**** PROVIDED PASSAGE

Fighting to win takes many forms, not just violent conflict. It always has, but technology increasingly empowers more types of fighters with more types of weapons. Accordingly, focusing on conflict loses the wars that adversaries wage in ways we don’t regard as fighting. Broader competition exploits narrower-minded beliefs and identities that fighting only applies to lethal conflict. We must win high-end fights. However, clever competitors are fighting to win with superior effects all the time, not just when deterrence of armed conflict fails. They shape the terms of competition from cooperation to confrontation, including conflict.
Old and new examples include:
- Ideologues inspire social movements for religious or secular goals.
- Revolutionaries exploit grievances to overthrow vulnerable regimes.
- Influencers polarize contentious debate to de-legitimize governance.
- Cybercriminals steal, ransom, and reuse intellectual property for profit.
- State or proxy hackers attack critical infrastructure to deny essential services.
- Invaders seize territory by constructing artificial land claimed as sovereign “islands.”
The reality of our “glocally” interconnected environment is persistent, holistic competition in multiple dimensions of strategy.
Fighting to Win Requires Competing in 3-D
Strategic competition, in its many forms, involves thinking and fighting for desired outcomes. We need broad definitions to account for broad competition:
- “Strategic” refers to arranging ends, ways, and means. Strategic does not refer to the range or yield of a weapon or a level in an organization.
- “Competition” includes all efforts to gain something. This broad scope provides for mutual agreement (cooperation), disagreement (confrontation), and use of violence (conflict).
- “Fighting” means actively confronting a threat, ranging from “coop-frontation” to armed conflict. Fighting is not restricted to violence. It’s competitive in three strategic dimensions: psychological-physical, preventive-causative, and cooperative-confrontational.
- “Conflict” involves the actual use of violence, as in lethal confrontations and most wars.
- “Wars” involve direct and indirect violence. Examples include the Cold War active measures (Thomas Rid), wars of brains and wisdom (Narushige Michishita, xxvi, 186), and ideological struggles (see Patricia Kim’s insightful article).
These three dimensions of strategy are not the natural terrain features or human-made cyber environment you might be thinking of. They are strategic conditions we can influence to compete more effectively. Here they are, expressed as opposites for clarity. They merge in most situations.
Fighting to Win in the Psychological-Physical Dimension
Foremost is the physical and psychological dimension. This dimension resides in any sentient being’s brain and nervous system. Fighting to win advantage must recognize how we’re wired for feelings. Physical force or psychological trauma is sensed and transmitted by neurons as electrical impulses. Knowing this matters for effective operations. Activities that consider neurocognitive influence are more effective than those that ignore it (see Ian McCulloh’s TedTalk on social networks).

********
**** DATA SECTION

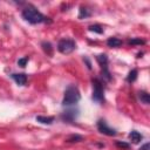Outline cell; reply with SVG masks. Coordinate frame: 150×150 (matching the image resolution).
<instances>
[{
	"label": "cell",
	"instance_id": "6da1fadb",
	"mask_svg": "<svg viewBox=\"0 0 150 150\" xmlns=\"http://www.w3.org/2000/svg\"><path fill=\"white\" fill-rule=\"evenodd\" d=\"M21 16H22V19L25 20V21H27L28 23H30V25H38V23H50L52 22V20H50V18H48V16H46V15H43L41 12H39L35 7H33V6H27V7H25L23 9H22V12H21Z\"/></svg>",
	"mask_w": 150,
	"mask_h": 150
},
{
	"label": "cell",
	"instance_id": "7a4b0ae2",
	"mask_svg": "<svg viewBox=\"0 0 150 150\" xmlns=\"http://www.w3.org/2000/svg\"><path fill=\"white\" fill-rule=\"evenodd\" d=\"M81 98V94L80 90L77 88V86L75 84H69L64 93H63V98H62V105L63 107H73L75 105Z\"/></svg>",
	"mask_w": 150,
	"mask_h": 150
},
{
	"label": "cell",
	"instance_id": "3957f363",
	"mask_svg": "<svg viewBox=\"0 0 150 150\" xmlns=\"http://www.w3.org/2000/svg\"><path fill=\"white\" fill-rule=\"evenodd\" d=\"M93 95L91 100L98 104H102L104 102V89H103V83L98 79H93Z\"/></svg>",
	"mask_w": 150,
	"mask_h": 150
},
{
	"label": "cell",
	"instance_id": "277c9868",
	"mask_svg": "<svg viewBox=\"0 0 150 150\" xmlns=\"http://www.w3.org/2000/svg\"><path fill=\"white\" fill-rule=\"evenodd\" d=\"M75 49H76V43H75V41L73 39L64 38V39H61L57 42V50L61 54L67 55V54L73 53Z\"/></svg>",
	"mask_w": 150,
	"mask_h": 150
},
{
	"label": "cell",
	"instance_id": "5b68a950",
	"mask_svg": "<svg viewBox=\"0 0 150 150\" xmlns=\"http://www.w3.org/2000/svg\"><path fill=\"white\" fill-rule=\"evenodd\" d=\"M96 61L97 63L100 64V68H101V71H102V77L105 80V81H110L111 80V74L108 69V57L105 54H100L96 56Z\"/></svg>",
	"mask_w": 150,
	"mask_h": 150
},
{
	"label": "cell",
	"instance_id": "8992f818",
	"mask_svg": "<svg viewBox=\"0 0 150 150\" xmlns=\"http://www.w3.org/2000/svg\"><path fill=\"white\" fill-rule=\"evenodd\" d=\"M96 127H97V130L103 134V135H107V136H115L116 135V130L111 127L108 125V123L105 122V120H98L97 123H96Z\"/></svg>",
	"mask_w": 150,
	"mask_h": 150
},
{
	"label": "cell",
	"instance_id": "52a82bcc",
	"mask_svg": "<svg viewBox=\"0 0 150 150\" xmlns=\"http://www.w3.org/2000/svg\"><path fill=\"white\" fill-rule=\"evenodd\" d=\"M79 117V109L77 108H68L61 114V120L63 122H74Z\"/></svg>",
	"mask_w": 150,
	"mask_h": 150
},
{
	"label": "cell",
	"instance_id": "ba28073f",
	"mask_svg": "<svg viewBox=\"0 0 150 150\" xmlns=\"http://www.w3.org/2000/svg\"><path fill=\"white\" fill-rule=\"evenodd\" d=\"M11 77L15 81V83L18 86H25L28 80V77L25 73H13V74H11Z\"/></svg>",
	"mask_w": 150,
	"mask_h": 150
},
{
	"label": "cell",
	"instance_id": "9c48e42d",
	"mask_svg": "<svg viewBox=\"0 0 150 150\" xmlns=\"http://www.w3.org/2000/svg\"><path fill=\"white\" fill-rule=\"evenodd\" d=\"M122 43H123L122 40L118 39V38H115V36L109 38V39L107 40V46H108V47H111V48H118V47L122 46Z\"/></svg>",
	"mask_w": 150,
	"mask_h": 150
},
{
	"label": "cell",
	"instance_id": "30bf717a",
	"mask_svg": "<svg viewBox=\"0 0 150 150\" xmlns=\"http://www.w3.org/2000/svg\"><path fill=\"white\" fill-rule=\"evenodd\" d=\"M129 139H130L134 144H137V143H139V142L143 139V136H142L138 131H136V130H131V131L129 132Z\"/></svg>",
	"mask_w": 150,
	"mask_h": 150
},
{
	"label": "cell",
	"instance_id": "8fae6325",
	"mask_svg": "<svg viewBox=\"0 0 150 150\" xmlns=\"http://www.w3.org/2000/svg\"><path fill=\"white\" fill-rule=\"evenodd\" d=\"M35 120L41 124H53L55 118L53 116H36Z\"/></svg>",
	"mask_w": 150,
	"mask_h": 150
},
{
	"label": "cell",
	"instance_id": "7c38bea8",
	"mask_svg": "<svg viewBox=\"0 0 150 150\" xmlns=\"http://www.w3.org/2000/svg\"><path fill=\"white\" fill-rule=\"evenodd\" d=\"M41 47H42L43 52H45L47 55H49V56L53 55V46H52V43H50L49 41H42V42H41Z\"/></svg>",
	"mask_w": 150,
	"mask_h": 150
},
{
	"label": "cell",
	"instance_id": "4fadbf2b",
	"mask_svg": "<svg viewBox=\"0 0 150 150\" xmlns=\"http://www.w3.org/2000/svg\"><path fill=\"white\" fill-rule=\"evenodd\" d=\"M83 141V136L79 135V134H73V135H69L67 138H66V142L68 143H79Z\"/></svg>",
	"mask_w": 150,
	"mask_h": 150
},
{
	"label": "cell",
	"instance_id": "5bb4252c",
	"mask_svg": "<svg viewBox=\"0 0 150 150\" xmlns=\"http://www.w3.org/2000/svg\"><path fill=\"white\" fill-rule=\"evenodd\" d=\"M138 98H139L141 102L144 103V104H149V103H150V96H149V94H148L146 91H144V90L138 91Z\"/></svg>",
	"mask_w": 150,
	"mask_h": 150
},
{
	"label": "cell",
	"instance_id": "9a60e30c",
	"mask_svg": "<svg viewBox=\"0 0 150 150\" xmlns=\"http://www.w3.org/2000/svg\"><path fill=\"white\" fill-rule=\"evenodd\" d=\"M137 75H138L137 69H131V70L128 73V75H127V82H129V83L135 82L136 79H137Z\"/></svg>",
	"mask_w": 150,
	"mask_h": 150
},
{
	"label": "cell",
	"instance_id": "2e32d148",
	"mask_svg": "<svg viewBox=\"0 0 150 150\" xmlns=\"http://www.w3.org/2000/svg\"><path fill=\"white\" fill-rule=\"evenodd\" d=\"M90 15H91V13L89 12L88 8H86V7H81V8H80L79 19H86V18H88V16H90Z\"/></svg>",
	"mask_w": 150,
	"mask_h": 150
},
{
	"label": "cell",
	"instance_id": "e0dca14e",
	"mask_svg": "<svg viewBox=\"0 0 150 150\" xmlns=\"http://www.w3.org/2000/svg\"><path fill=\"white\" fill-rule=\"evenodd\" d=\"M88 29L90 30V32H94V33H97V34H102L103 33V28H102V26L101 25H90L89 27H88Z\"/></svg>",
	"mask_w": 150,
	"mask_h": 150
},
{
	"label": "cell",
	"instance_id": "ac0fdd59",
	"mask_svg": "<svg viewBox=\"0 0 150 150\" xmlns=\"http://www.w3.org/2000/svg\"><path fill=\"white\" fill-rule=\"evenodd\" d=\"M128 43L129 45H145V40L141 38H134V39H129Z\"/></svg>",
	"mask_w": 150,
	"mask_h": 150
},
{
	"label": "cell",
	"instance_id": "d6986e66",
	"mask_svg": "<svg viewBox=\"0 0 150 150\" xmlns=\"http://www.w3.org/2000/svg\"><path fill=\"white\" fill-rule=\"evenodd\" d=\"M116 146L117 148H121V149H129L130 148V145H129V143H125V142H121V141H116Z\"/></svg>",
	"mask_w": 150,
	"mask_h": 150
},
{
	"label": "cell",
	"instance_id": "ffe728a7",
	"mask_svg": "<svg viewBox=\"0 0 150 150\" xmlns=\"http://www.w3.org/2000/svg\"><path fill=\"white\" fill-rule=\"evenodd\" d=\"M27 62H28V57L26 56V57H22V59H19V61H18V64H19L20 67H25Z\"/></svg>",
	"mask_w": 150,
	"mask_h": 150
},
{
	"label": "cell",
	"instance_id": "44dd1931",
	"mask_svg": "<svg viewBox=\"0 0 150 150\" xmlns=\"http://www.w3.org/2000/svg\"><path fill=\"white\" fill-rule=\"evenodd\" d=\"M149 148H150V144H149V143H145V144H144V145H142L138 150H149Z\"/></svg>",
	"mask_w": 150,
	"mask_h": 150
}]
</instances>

********
**** DATA SECTION

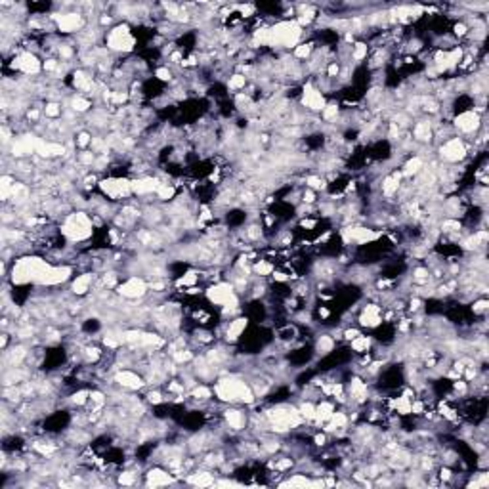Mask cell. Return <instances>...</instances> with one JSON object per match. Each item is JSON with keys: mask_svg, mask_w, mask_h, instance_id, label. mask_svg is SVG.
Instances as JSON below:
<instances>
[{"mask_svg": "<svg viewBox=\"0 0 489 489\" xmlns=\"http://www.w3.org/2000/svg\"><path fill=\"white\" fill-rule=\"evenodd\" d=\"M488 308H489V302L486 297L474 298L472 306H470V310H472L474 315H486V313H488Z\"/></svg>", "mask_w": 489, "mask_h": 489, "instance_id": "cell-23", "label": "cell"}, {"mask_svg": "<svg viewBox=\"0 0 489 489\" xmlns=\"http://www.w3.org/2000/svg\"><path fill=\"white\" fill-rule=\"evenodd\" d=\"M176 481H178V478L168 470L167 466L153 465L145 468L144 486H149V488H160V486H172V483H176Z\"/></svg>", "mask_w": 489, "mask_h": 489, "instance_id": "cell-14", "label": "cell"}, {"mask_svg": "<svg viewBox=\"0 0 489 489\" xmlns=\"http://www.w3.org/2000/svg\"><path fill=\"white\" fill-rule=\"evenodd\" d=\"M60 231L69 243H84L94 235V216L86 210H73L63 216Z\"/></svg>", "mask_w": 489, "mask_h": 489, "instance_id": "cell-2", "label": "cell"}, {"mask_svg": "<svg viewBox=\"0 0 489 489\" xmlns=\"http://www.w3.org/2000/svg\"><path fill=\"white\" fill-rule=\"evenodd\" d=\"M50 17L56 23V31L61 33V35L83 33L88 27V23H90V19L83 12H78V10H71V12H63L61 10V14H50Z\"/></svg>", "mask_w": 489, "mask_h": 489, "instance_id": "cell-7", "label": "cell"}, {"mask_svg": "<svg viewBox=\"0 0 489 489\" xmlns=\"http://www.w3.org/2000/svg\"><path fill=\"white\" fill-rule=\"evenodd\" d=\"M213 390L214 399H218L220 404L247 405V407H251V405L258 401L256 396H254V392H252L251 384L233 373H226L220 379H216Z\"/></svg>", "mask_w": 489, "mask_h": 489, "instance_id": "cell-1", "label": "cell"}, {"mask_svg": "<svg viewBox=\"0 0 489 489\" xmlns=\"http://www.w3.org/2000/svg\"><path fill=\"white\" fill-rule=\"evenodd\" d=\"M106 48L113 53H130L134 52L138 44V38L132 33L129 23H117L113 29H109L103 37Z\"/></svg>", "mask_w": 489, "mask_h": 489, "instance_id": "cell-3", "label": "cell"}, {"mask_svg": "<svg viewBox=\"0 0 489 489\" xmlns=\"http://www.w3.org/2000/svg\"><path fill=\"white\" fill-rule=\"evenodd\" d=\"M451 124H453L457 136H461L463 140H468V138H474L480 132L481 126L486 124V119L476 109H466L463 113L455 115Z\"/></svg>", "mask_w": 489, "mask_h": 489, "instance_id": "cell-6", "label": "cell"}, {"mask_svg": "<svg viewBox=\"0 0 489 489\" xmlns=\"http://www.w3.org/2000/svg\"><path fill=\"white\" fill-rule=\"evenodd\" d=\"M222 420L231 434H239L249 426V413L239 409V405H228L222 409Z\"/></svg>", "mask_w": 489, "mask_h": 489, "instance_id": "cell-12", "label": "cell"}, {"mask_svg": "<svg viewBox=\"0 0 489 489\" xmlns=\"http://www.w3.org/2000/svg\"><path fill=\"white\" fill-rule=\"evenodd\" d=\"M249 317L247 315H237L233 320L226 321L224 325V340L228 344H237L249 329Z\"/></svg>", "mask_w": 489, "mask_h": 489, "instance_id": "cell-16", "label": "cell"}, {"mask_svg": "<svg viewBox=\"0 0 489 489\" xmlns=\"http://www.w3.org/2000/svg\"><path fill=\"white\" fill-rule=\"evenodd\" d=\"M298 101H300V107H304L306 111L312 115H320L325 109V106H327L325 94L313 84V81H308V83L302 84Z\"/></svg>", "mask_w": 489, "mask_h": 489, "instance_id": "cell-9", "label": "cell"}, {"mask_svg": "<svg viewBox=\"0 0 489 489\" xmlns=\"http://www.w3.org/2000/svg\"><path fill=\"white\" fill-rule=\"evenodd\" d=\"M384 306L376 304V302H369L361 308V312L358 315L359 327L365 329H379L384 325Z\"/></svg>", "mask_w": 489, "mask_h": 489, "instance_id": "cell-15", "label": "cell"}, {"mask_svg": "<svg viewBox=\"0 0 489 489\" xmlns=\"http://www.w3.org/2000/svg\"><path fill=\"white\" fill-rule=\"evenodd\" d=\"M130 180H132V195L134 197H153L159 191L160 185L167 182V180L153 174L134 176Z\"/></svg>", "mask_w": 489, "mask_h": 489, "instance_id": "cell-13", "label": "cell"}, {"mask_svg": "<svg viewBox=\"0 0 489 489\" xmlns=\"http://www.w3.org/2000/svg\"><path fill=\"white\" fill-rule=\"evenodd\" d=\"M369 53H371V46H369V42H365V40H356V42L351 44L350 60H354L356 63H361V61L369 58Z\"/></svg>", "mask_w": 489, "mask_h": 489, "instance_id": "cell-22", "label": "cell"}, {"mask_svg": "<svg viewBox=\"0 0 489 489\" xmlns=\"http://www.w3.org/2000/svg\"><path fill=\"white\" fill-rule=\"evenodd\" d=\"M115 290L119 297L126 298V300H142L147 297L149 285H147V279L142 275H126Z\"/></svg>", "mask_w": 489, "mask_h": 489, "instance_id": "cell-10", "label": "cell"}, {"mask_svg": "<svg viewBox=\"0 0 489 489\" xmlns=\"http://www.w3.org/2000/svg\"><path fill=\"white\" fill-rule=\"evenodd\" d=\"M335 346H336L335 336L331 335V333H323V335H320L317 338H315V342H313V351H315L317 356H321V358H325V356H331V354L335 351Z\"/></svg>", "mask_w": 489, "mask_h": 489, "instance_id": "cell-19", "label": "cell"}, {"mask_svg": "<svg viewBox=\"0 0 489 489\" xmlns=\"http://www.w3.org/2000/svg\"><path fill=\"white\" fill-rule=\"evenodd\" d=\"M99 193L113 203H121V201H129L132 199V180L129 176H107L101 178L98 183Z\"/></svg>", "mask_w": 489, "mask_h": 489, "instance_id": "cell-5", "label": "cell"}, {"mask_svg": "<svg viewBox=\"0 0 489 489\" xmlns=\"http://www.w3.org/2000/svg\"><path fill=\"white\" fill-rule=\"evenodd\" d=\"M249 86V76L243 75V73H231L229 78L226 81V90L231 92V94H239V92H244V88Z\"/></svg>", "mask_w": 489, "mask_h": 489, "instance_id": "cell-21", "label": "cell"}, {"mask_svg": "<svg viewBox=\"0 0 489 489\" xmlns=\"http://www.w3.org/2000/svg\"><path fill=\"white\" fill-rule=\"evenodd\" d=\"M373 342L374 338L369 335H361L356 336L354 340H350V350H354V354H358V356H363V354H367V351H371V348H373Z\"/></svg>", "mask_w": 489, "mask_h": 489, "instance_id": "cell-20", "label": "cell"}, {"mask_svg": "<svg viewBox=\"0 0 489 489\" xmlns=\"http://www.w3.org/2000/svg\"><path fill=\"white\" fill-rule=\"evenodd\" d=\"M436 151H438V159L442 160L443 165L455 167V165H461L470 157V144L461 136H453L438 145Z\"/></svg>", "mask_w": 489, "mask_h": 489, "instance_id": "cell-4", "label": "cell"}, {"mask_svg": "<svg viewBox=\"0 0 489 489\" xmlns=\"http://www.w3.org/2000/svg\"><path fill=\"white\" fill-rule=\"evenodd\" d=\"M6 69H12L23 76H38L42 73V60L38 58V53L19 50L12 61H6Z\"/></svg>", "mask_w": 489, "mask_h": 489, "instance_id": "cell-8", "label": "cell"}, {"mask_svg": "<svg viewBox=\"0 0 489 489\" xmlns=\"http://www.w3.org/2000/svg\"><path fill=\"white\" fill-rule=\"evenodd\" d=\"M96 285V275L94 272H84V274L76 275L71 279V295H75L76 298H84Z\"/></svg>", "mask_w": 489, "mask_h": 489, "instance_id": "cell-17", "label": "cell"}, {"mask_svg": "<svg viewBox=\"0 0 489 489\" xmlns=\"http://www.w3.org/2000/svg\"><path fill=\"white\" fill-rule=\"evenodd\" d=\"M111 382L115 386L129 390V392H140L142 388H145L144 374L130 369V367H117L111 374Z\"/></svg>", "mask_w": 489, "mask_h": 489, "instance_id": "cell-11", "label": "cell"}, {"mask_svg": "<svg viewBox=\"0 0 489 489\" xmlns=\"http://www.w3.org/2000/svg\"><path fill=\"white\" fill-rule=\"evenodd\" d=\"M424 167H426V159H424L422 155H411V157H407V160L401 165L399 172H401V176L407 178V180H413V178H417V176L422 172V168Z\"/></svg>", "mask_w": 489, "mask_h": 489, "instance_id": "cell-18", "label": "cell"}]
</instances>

********

## WHAT YOU ARE ASKED TO DO
Repeat word for word the portion of the essay on strategic competition between "Fighting to win takes" and "overthrow vulnerable regimes.", inclusive.

## THE OUTPUT
Fighting to win takes many forms, not just violent conflict. It always has, but technology increasingly empowers more types of fighters with more types of weapons. Accordingly, focusing on conflict loses the wars that adversaries wage in ways we don’t regard as fighting. Broader competition exploits narrower-minded beliefs and identities that fighting only applies to lethal conflict. We must win high-end fights. However, clever competitors are fighting to win with superior effects all the time, not just when deterrence of armed conflict fails. They shape the terms of competition from cooperation to confrontation, including conflict.
Old and new examples include:
- Ideologues inspire social movements for religious or secular goals.
- Revolutionaries exploit grievances to overthrow vulnerable regimes.